Extrema direita não é antissistema e esquerda precisa voltar a “agir como esquerda”

por João Pedro Silva

No atual contexto político brasileiro, um indivíduo que questione a suposta neutralidade da ciência, coloque em xeque a atuação do sistema judiciário, duvide das intenções da indústria farmacêutica, denuncie as manipulações da grande mídia, seja contra a censura à internet, reivindique a liberdade de expressão e, sobretudo, se posicione como “antissistema”, corre o sério risco de ser associado à extrema direita.

E, o que é pior, num passado não tão distante, as características apontadas acima eram inerentemente relacionadas à esquerda.

Tal realidade demonstra dois pontos: a completa adaptação da esquerda ao status quo e a demagogia da extrema direita.  

Em um contexto de crise econômica capitalista como o atual – com todos os impactos negativos na qualidade de vida da população –, é natural que discursos de ruptura com a ordem vigente tenham grande capilaridade. Foi assim com movimentos como o nazismo e o fascismo após a crise de 1929. E não é diferente com a extrema direita contemporânea.

No entanto, como bem aponta uma máxima marxista, o fascismo nada é mais do que a radicalização da chamada “democracia burguesia”. Portanto, o discurso antissistema de nomes como Bolsonaro e Milei é mera retórica em busca de votos. Ambos estão serviço do deus mercado. Mais “sistema” impossível.

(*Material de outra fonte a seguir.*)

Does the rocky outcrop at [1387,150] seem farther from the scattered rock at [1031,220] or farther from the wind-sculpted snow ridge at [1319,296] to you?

Já o posicionamento anticiência da extrema direita não significa uma crítica baseada em argumentos sólidos, contra a suposta neutralidade do campo científico – que, em muitas ocasiões, usando um termo althusseriano, é um aparelho ideológico da dominação burguesa. Trata-se, simplesmente, de ressentimento, haja vista que a estupidez é marca registrada da atual extrema direita brasileira.

Da mesma forma, as críticas da extrema direita ao judiciário e mídia variam de acordo com as circunstâncias. Quando ambos atuavam sistematicamente contra a esquerda (notadamente o PT) eram bem-vistos. Quando passaram a agir contra o bolsonarismo, viraram “extrema imprensa” e “ditadura do judiciário”. Além disso, extrema direita e grande imprensa estão fechadas no apoio ao genocídio do povo palestino.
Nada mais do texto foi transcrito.